Freeland is a village and civil parish about 4 miles (6.4 km) northeast of Witney in Oxfordshire. The 2011 Census recorded the parish population as 1,560.

Freeland village began as part of the parish of Eynsham. Its toponym is derived from the common Old English word fyrth, meaning a wood. In 1150 the Abbot of Eynsham granted land called terra de Frithe to one Nicholas of Leigh. "Frith Wood" later evolved into "Thrift Coppice" and by 1241 several people were living there.
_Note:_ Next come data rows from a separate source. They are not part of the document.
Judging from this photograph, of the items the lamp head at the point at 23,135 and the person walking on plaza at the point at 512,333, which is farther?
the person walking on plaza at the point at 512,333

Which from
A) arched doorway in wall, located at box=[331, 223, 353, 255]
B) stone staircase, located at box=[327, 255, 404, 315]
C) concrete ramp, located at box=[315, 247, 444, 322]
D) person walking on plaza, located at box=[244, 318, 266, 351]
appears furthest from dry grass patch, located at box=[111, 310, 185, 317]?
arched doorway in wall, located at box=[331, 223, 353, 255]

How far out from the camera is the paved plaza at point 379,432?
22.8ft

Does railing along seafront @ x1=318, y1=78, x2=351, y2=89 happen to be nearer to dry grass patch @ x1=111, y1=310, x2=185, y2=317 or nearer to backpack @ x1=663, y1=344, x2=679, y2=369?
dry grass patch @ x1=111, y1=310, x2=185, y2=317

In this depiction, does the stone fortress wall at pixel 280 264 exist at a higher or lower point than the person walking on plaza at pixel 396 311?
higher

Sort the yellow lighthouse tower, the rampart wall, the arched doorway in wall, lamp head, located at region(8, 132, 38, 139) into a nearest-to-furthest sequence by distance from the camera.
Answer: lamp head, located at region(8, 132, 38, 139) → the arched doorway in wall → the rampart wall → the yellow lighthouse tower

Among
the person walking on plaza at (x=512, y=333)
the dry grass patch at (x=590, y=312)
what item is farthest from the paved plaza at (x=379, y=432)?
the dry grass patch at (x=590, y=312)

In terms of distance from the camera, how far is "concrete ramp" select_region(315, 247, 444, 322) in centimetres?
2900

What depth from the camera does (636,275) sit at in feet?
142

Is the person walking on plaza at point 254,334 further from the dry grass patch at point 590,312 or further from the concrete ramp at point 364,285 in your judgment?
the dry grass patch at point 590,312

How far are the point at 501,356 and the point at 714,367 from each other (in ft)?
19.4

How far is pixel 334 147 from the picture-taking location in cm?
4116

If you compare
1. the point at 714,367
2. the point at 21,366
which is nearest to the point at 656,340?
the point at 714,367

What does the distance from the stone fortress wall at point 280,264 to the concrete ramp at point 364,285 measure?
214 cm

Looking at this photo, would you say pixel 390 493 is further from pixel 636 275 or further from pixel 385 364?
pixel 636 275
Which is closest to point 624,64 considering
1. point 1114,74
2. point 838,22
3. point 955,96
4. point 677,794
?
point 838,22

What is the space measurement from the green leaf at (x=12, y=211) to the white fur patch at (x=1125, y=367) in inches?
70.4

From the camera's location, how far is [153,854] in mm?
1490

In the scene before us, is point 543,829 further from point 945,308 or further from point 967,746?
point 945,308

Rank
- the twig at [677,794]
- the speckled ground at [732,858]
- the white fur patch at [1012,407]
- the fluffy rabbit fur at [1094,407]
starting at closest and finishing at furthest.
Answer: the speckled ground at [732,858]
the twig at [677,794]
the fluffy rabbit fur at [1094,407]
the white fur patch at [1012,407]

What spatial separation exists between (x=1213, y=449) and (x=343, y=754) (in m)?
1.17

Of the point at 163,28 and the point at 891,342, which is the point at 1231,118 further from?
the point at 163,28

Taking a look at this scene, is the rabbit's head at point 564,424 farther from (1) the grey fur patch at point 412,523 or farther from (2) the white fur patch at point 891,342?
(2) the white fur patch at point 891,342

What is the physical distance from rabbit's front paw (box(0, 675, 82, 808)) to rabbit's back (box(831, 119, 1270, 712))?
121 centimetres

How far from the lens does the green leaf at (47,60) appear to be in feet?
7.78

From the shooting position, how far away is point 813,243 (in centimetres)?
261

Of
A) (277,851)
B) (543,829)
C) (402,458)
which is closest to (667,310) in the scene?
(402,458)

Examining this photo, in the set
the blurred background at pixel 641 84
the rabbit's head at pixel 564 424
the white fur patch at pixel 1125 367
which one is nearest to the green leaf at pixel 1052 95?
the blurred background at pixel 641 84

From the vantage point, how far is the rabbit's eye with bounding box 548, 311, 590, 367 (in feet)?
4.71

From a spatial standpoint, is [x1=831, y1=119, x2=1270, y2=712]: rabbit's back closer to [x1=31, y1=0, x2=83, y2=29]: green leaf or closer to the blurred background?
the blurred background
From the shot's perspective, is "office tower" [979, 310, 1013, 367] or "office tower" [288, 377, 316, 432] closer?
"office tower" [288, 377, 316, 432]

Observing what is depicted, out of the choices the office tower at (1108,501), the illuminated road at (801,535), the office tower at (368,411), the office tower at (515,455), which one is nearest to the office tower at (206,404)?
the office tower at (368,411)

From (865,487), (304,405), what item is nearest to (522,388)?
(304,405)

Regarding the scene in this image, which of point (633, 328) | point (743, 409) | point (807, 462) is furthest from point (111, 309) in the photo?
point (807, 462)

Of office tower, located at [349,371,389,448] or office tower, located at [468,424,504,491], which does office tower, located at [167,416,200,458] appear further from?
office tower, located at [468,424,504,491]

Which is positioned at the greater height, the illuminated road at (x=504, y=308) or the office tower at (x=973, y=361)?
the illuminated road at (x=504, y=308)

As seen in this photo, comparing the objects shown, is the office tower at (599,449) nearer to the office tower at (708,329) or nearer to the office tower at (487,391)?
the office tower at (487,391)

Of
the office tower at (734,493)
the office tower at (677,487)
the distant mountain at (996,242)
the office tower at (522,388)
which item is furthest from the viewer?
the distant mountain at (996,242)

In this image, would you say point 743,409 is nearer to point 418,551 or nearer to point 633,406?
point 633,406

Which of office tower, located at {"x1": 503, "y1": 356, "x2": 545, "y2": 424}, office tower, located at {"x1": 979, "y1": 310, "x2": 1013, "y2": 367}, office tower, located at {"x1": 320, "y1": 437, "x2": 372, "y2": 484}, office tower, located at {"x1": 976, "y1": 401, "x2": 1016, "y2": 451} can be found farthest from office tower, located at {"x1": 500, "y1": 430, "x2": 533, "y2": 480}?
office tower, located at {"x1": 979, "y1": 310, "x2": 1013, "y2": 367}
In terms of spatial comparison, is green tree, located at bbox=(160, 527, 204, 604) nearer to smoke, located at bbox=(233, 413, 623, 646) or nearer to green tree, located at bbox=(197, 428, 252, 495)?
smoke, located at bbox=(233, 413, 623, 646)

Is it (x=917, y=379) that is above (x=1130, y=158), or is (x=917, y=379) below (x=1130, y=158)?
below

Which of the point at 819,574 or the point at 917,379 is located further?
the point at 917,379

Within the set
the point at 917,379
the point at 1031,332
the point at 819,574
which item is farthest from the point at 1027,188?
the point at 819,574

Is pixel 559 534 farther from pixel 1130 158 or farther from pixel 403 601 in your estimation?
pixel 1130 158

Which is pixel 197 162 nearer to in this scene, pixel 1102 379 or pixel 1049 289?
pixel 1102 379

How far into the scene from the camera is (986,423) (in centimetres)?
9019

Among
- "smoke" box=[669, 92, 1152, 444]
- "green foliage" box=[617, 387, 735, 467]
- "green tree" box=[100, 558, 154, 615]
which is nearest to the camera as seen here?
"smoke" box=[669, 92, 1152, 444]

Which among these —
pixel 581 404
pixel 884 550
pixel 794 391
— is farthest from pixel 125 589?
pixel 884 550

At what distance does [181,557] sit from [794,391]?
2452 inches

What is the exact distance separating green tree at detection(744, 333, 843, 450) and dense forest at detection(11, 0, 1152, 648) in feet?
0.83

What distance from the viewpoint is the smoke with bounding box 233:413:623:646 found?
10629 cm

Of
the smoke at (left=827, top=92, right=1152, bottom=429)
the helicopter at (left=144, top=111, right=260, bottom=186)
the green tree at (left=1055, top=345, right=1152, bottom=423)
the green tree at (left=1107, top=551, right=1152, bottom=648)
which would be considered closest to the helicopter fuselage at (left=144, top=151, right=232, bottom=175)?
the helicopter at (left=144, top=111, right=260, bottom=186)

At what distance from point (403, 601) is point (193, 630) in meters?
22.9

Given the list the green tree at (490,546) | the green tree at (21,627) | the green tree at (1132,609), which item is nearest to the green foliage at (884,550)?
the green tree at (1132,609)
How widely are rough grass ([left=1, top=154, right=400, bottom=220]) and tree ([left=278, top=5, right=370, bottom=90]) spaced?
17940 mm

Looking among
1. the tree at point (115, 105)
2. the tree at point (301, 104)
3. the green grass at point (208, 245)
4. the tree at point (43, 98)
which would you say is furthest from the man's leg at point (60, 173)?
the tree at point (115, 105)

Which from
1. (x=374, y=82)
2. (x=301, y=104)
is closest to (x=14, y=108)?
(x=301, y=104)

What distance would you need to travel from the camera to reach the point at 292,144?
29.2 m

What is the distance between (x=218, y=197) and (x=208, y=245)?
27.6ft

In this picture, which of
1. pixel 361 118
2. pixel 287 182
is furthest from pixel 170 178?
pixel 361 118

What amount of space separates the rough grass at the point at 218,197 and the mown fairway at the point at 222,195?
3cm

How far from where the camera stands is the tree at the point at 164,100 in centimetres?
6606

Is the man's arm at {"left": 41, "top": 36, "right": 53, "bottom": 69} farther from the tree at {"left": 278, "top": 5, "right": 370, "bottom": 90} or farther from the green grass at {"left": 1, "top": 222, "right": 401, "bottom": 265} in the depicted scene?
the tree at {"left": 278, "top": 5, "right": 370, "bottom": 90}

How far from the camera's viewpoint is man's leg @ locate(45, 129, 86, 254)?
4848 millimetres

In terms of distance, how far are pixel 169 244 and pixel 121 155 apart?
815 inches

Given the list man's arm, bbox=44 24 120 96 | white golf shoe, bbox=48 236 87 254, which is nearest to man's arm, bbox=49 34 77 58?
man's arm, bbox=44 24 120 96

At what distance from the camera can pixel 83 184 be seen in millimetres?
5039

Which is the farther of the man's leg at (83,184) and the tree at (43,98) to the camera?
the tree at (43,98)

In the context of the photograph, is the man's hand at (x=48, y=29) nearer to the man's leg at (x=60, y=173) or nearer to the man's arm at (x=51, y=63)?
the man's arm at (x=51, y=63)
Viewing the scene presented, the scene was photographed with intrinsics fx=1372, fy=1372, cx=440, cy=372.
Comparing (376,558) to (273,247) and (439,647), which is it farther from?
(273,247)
Freeland developed from a medieval freehold, probably on the site of Elm Farm.

The freehold farm was called Frithlands by the 16th century and had been joined by at least two other cottages before 1650. there were something less than a dozen cottages at Freeland by 1762. The enclosure of the parish of Eynsham was resisted by rioting in the north of the parish around Barnard Gate and Freeland in 1780 but was eventually carried out in 1784.

The Roslyn house was established in 1738 and reputed to have been a 19th-century pugilists' meeting place called the "Wrostling House". Freeland had several public houses by the later part of the 18th century and one called the Royal Oak was recorded in 1836. The New Inn was built by William Merry in 1842, sold to Morrells in 1846 and for most of the 19th century was Freeland's only public house. Since 1974 it has been called the Oxfordshire Yeoman. It is now controlled by Greene King Brewery. It is the only public house in Freeland.

Freeland Lodge was built for the Taunton family in 1807. Most of the land on the west side of Wroslyn Road belonged to the family and was made into a park for the Lodge. The Lodge is now Freeland House Nursing Home. The Taunton family had sold the Lodge by 1875–76, when Marion Taunton had St Mary's House built as a home for retired governesses. In 1952 a Church of England convent of the Community of Saint Clare moved to the house and in 1960 a Gothic Revival chapel designed by the architect Henry Gordon was added.